### Texte de l'exercice:
────

Assoté sus qqn : Et en la fin les Londriens, quant ilz veirent que ce roy Edouard se mesusoit et estoit tous assotez sus messire Hue le Espensier, ilz y pourveirent, car ilz manderent secretement à la roynne Yzabel, que... (FROISS., Chron.[Livre IV] V., c.1400, 789).

 

c)

[Sans nuance péj.] "(Être) amoureux" : S'elle eust veu son amy vivant Estre d'aultre dame assoté, Et en derriere et en devant Elle eust bien son tourment porté. (MARTIN LE FRANC, Champion dames III, F., 1440-1442, 97).

 

d)

"(Être) dupé, berné par qqn" : Se elles te demandent de l'argent de ta bourse, dont ne le t'emblent ou tollent elles pas : ne leur baille mie se tu ne veulz ! Et se tu dis que tu en es assotez, si ne t'en assote mie ! (CHR. PIZ., Déb. R. Rose H., 1401-1402, 18). Or ai-je dit que le duc n'en estoit pas fortement assotté, et tout premier, pour ce qu'il avoit si longuement séjourné devers le roy, qui luy donnoit souppeçon ; secondement, pour ce qu'il estoit au duc de Milan, qui estoit son adversaire. (CHASTELL., Chron. K., t.5, c.1456-1471, 352).

────

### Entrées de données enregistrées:

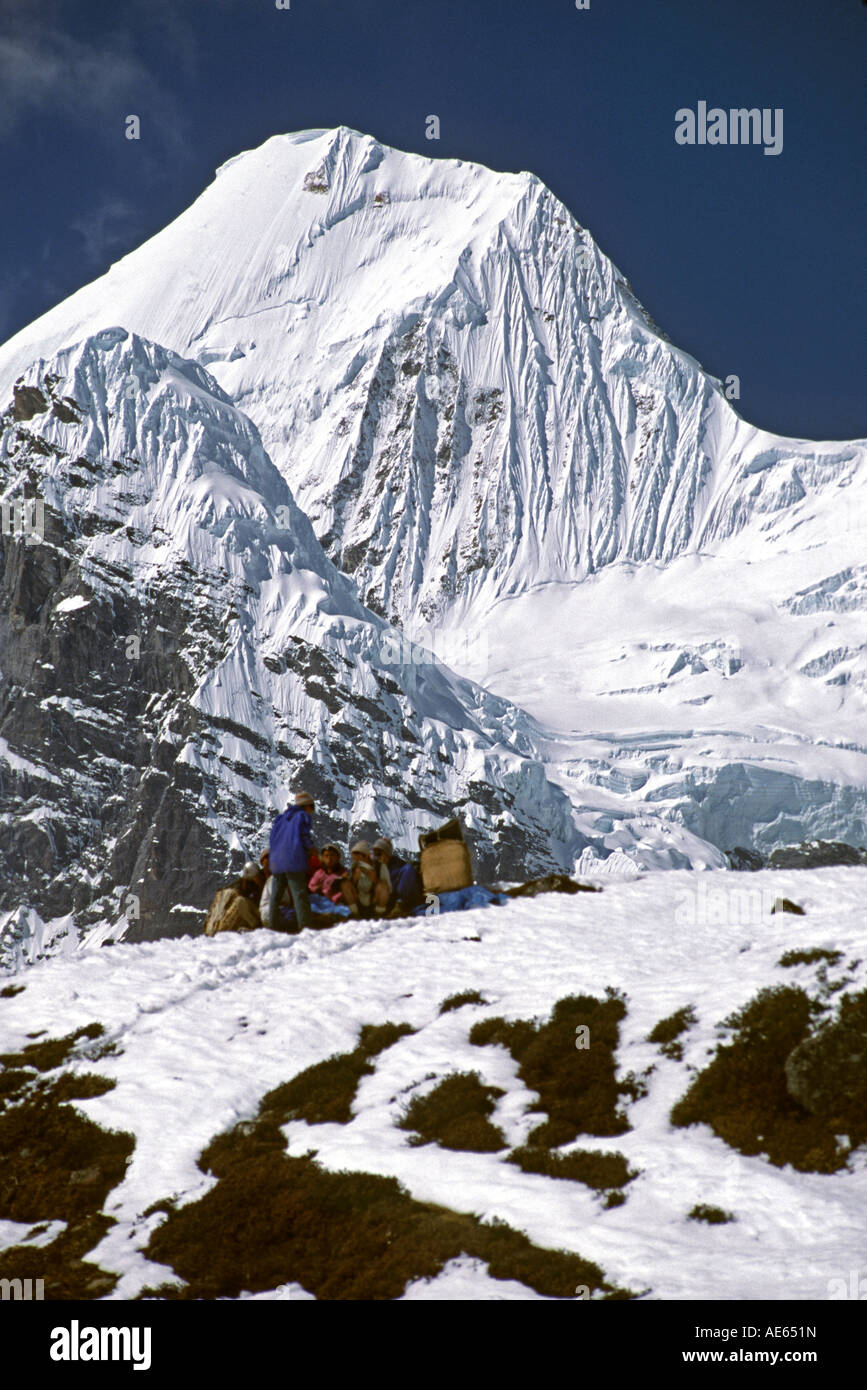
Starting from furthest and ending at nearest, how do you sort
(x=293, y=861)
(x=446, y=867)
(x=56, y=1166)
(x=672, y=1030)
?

────

### Activité 1:
Répondez aux questions suivantes sur l'article consacré à « assoté ».
(a) D'après la citation de Froissart, sur qui le roi Édouard était-il « tous assotez » ?
(b) Quel sens l'article donne-t-il à l'emploi marqué « [Sans nuance péj.] » ?
(c) Quelles dates sont indiquées pour la citation de Martin Le Franc tirée de « Champion dames » ?
### Activité 2:
Rédigez la suite de l'article consacré à « assoté » en partant de sa dernière citation.
La liste n'est pas utile pour cet exercice.

### Résultat de l'exercice 1:
(a) Sur messire Hue le Espensier.
(b) « (Être) amoureux ».
(c) 1440-1442.

### Résultat de l'exercice 2:
 

3.

(Estre) assoté de qqc. "Raffoler de qqc." : ...je veil bien que tu saches que j'ay ung retour en ceste ville dont je suis beaucop assoté (C.N.N., c.1456-1467, 207). C'est ung viellart tout radobté Qui n'a plus ne sens ne memoire. De mengier n'est plus assoté ; Il n'amende sy non de boire. (Prov. rimes F.M., c.1485-1490, 63).

 

4.

Estre assoté. "Être sélectionné, favori" : Chascun bergier ou pastoureau gardant fouc d'oeilles doit avoir ung mouton debonnaire et assoté et auquel il donne de son pain, lequel mouton par mignotise et pour estre mieulx congneu entre les autres porte une sonnette ou petite clochette de laton a son col, pourquoy en Brie il est appellé le sonnaillier et en aucuns autres pays est nommé clocheman. (JEAN DE BRIE, Le Bon Berger C.W., 1379, 82).

B. -

Empl. subst.

 

1.

"Personne devenue sotte par amour" : Que voulez vous que plus vous die, Jeunes assotez amoureux ? Par Dieu, j'ay esté l'un de ceulx Qui ont eu vostre maladie ! (CH. D'ORLÉANS, Rond. C., 1443-1460, 323).

 

2.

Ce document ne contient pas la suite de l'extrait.